Man, after this and the Stinson Museum thread, I'm about to pack up the Nikons and come scouting around with you down there. Neat finds!


----------



## Thorlifter (Mar 18, 2008)

Come on! You buy the food, I'll buy the gas


----------



## evangilder (Mar 18, 2008)

You buying the gas for the plane down too?


----------



## Freebird (Mar 19, 2008)

Thorlifter said:


> I remember last year doing a post talking about driving through this little town in Texas called Burnet (pronounced burn-it) and finding this little air museum. Here is the link http://www.ww2aircraft.net/forum/aviation/best-weekend-ever-7325.html
> 
> Anyway, I drove through that town again and SURPRISE. Look whats sitting there now.



What are you doing so far off the beaten track? It's not even on the Interstate. cool pics though.


----------



## Wildcat (Mar 19, 2008)

Nice find Thor!


----------



## Wayne Little (Mar 19, 2008)

Yeah, nice Thor! good stuff.


----------



## Vassili Zaitzev (Mar 19, 2008)

Sweet, nice pics of the migs Thorlifter.

Question, are those Mig-17s?


----------



## Njaco (Mar 19, 2008)

The one obviously is, the other I'm not sure. The canopies are different.


----------



## Thorlifter (Mar 19, 2008)

freebird said:


> What are you doing so far off the beaten track? It's not even on the Interstate. cool pics though.
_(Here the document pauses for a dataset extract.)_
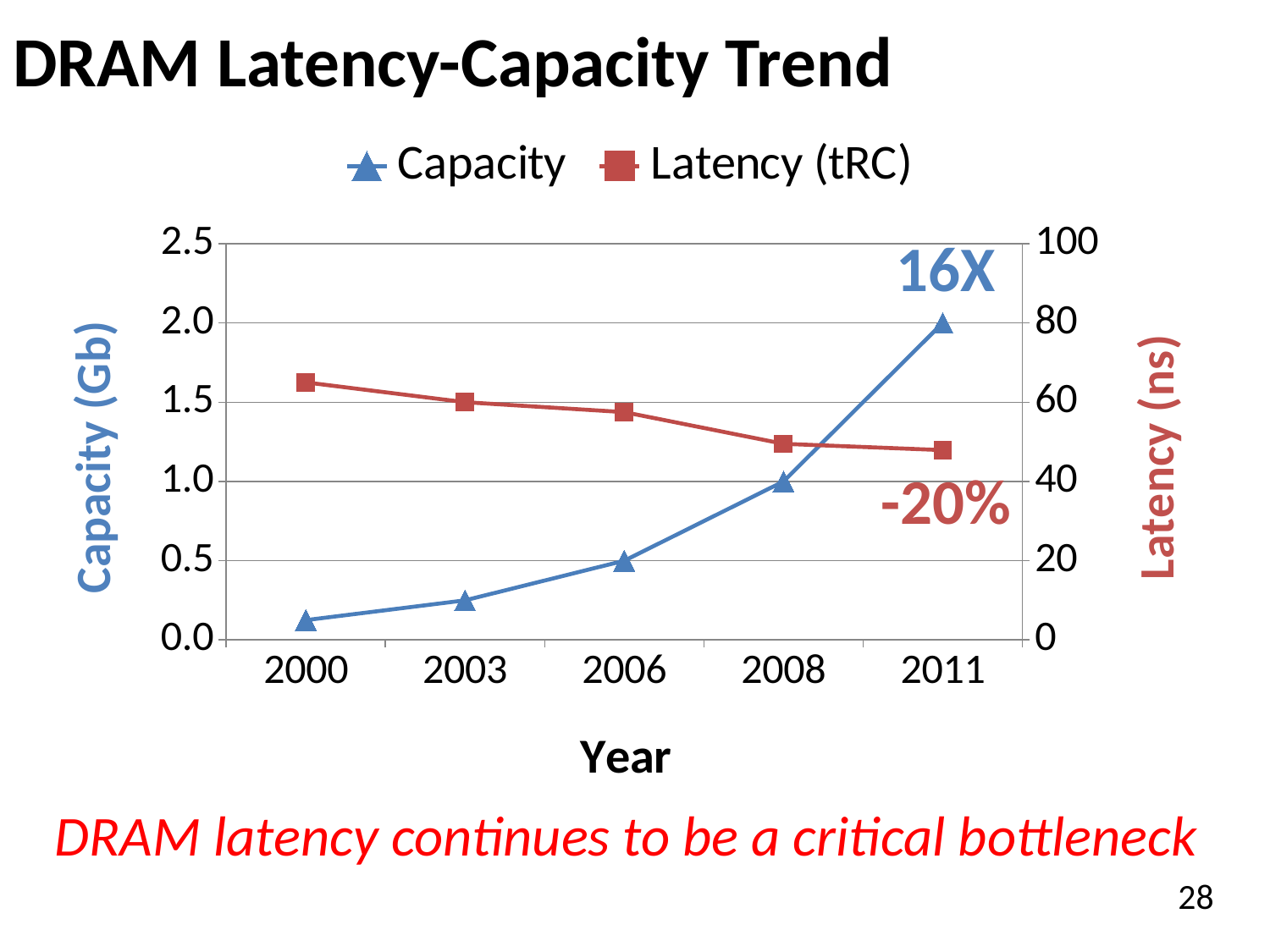
What kind of chart is shown on the slide? line chart Which year has the highest Latency (tRC)? 2000 Which year has the highest Capacity? 2011 Does Capacity rise or fall from 2000 to 2011? rise What is the Capacity value for 2011? 2.0 What annotation is printed next to the Capacity line at 2011? 16X Is the Latency (tRC) value for 2011 greater or less than 60? less How many years are plotted along the x axis? 5 What is the Capacity value for 2008? 1.0 Does Latency (tRC) rise or fall from 2000 to 2011? fall Is the Latency (tRC) value for 2000 greater or less than 60? greater How many series does the legend list? 2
From Dallas, you can drive down I-35 or 281. I-35 is a wicked pain in the a** to drive because of traffic congestion between Waco and Austin. Or, take 281 which is a beautiful peaceful drive through the edges of the hill country and you get to see all these nice small towns, deer on the side of the road, and stop at Dairy Queen for a Blizzard!!!!!! yummy.



Vassili Zaitzev said:


> Sweet, nice pics of the migs Thorlifter.
> 
> Question, are those Mig-17s?



Yes, MiG-17's.


----------



## ccheese (Mar 19, 2008)

The one on the flatbed is a two-seater.... A rare aircraft ?

Cool find, TL....

Charles


----------



## timshatz (Mar 19, 2008)

Cool. Neat little place


----------



## ToughOmbre (Mar 19, 2008)

"Surprise" is right.

Very cool!

TO


----------



## evangilder (Mar 19, 2008)

I think the 2 seater is a MiG-15. There are 3 wing fences on the MiG-17 and 2 on the MiG-15. Plus as the MiG-17s were put into service, some of the original MiG-15s were modified to become trainers. What is odd is that almost every time I have seen a MiG-17 at an airshow, their is always a MiG-15 on static display nearby. Evil twin?


----------



## Vassili Zaitzev (Mar 19, 2008)

Yes, MiG-17's.[/QUOTE]


Thanks, I thought they were, but I wasn't sure.


----------



## renrich (Mar 19, 2008)

No surprise for me as I lived about 20 miles south of there for 4 years. 281 is on the route of the old El Camino Real. The Spanish used that route in the 17th and 18th century. As has been said, it is a much more relaxed way to drive from Dallas to San Antonio. They have a nice air show at that airport every spring just about now when the bluebonnets are at their peak. There is a muny golf course just south of the airport called Deleware Springs. In expensive and a good course. While playing there I have seen many interesting AC in the pattern.


----------



## A4K (Mar 19, 2008)

Great pics Thor! That two seater is a MiG-15/UTI, BTW.


----------